Reading text:
Intersection (returns common element from in data and x):

>>> data = {1,2}
>>>
>>> data.intersection({1,2})
{1, 2}
>>> data.intersection({1,2,3})
{1, 2}
>>> data.intersection({1,4})
{1}
>>> data.intersection({1,3}, {2,4})
set()
>>> data.intersection({1,3}, {1,4})
{1}
>>> data.intersection({3,4})
set()
>>> {1,2} & {2,3}
{2}
>>> {1,2} & {2,3} & {2,4}
{2}
>>> {1,2} & {2,3} & {3}
set()

5.3.10. Cardinality

>>> data = {1, 2, 3}
>>> len(data)
3

5.3.11. Assignments

Code 5.7. Solution
"""
* Assignment: Sequence Set Create
* Required: yes
* Complexity: easy
* Lines of code: 1 lines
* Time: 2 min

English:
    1. Create set `result` with elements:
        a. `'a'`
        b. `1`
        c. `2.2`
    2. Run doctests - all must succeed

Polish:
    1. Stwórz zbiór `result` z elementami:
        a. `'a'`
        b. `1`
        c. `2.2`
    2. Uruchom doctesty - wszystkie muszą się powieść

Tests:
    >>> import sys; sys.tracebacklimit = 0

    >>> assert result is not Ellipsis, \
    'Assign result to variable: `result`'
    >>> assert type(result) is set, \
    'Variable `result` has invalid type, should be set'
    >>> assert len(result) == 3, \
    'Variable `result` length should be 3'

    >>> 'a' in result
    True
    >>> 1 in result
    True
    >>> 2.2 in result
    True
"""

Given material:

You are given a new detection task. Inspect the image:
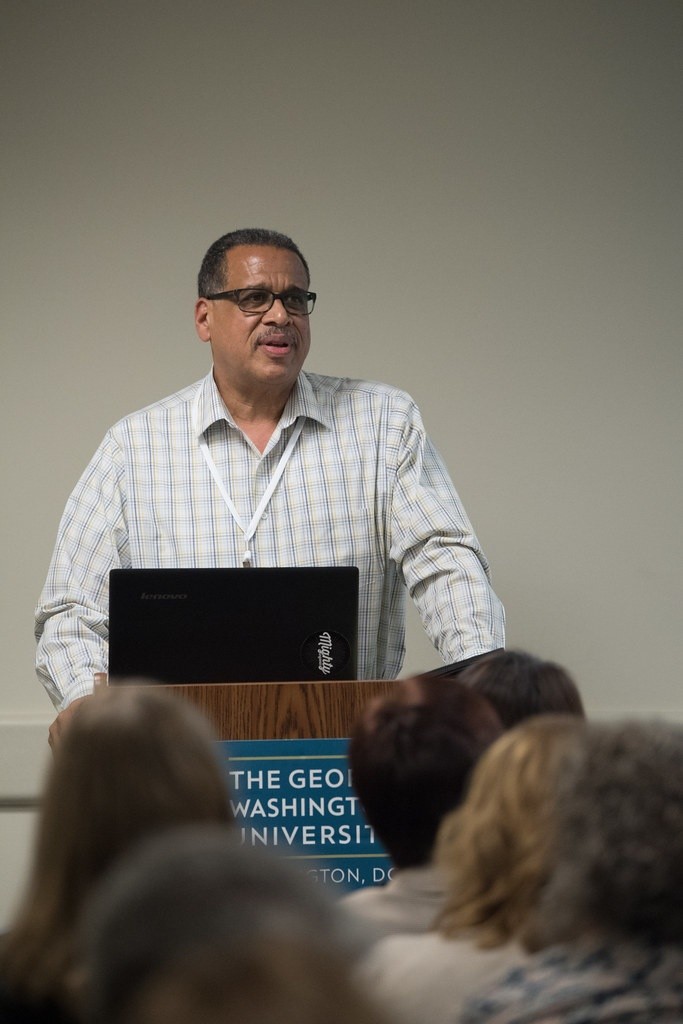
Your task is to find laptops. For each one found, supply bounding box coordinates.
[107,566,359,686]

Stated goal:
Reproduce the complete text on Python sets verbatim.

Exercise response:
Intersection (returns common element from in data and x):

>>> data = {1,2}
>>>
>>> data.intersection({1,2})
{1, 2}
>>> data.intersection({1,2,3})
{1, 2}
>>> data.intersection({1,4})
{1}
>>> data.intersection({1,3}, {2,4})
set()
>>> data.intersection({1,3}, {1,4})
{1}
>>> data.intersection({3,4})
set()
>>> {1,2} & {2,3}
{2}
>>> {1,2} & {2,3} & {2,4}
{2}
>>> {1,2} & {2,3} & {3}
set()

5.3.10. Cardinality

>>> data = {1, 2, 3}
>>> len(data)
3

5.3.11. Assignments

Code 5.7. Solution
"""
* Assignment: Sequence Set Create
* Required: yes
* Complexity: easy
* Lines of code: 1 lines
* Time: 2 min

English:
    1. Create set `result` with elements:
        a. `'a'`
        b. `1`
        c. `2.2`
    2. Run doctests - all must succeed

Polish:
    1. Stwórz zbiór `result` z elementami:
        a. `'a'`
        b. `1`
        c. `2.2`
    2. Uruchom doctesty - wszystkie muszą się powieść

Tests:
    >>> import sys; sys.tracebacklimit = 0

    >>> assert result is not Ellipsis, \
    'Assign result to variable: `result`'
    >>> assert type(result) is set, \
    'Variable `result` has invalid type, should be set'
    >>> assert len(result) == 3, \
    'Variable `result` length should be 3'

    >>> 'a' in result
    True
    >>> 1 in result
    True
    >>> 2.2 in result
    True
"""